Une bromance affichée, avant que la justice tranche qui pourra être candidat. Marine Le Pen et Jordan Bardella ont affiché ce samedi leur unité, réaffirmant mutuellement leur soutien, à trois jours de la décision de la cour d’appel de Paris qui déterminera si la patronne du Rassemblement national peut concourir une quatrième fois à l’élection présidentielle.
Un soutien réciproque affiché
« Je veux lui redire mon total soutien, ma totale amitié, lui redire que je me suis engagé pour elle en politique, pour la voir élue présidente de la République. Et j’espère bien la voir élue présidente de la République dans quelques mois », a déclaré Jordan Bardella lors d’un « banquet champêtre » organisé par le RN à Liévin (Pas-de-Calais). S’exprimant dans la foulée, Marine Le Pen a évoqué une décision de justice « importante parce qu’elle peut venir contrecarrer le fonctionnement démocratique de notre pays ».
La députée du Pas-de-Calais assure qu’elle soutiendra « tous les jours » Jordan Bardella « avec énergie, confiance et conviction » si celui-ci venait à être le candidat du RN. Et si elle était candidate, et élue, « Jordan sera Premier ministre », a-t-elle réaffirmé.
Le RN mobilise ses troupes
Marine Le Pen a par ailleurs livré un avertissement à ses troupes : « Ce n’est pas parce que nous avons des bons sondages qu’il faut aller à l’élection tranquillement », a-t-elle mis en garde.
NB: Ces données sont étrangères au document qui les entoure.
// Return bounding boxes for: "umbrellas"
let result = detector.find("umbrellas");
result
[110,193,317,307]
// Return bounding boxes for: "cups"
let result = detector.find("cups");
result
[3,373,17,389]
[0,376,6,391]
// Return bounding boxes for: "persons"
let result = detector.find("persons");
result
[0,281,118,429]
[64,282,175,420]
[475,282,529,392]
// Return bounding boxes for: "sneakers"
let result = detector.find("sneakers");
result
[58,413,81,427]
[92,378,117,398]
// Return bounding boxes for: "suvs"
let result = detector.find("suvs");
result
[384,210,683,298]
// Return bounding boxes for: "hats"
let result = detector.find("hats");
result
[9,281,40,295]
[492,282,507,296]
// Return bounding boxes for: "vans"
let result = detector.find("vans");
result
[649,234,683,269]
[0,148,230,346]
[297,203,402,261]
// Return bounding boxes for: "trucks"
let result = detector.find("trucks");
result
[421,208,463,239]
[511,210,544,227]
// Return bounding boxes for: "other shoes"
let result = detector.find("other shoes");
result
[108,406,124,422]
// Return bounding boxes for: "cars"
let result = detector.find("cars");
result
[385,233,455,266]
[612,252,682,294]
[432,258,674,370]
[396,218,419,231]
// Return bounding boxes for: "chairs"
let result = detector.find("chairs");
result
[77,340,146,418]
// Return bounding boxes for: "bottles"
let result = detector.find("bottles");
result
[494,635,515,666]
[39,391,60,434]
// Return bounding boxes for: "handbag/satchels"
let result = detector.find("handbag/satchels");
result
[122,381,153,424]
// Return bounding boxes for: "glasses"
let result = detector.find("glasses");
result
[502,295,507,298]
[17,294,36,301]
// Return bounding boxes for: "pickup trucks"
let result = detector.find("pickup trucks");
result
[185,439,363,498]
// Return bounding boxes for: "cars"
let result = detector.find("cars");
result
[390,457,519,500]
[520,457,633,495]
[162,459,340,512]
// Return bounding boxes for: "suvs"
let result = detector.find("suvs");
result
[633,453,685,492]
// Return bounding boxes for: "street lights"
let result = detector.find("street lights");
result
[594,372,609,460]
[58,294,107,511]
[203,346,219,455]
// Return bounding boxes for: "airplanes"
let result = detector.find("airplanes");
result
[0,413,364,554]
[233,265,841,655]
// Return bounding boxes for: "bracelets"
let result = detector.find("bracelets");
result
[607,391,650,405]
Selon elle, le Rassemblement national affrontera sans doute au second tour une « coalition des incapables » qui n’ont « d’autre programme que de lutter contre le RN ».
« Nous devons jeter toutes nos forces dans la bataille » pour empêcher que des « mini-Macron » soient élus en 2027, a-t-elle lancé en référence à Édouard Philippe et Gabriel Attal, avant de dénoncer La France insoumise de Jean-Luc Mélenchon et sa « politique racialiste ».
Décision judiciaire imminente
Marine Le Pen connaîtra mardi son sort judiciaire, et donc politique, lorsque la cour d’appel de Paris rendra sa décision dans l’affaire des assistants d’eurodéputés du RN. Une peine d’inéligibilité supérieure à deux ans l’empêcherait de concourir à la présidentielle. Elle estime aussi que si les juges lui imposent un bracelet électronique, il ne lui sera « pas possible » de faire campagne. En fonction de la sentence, elle annoncera sa décision mardi soir, probablement dans un journal télévisé.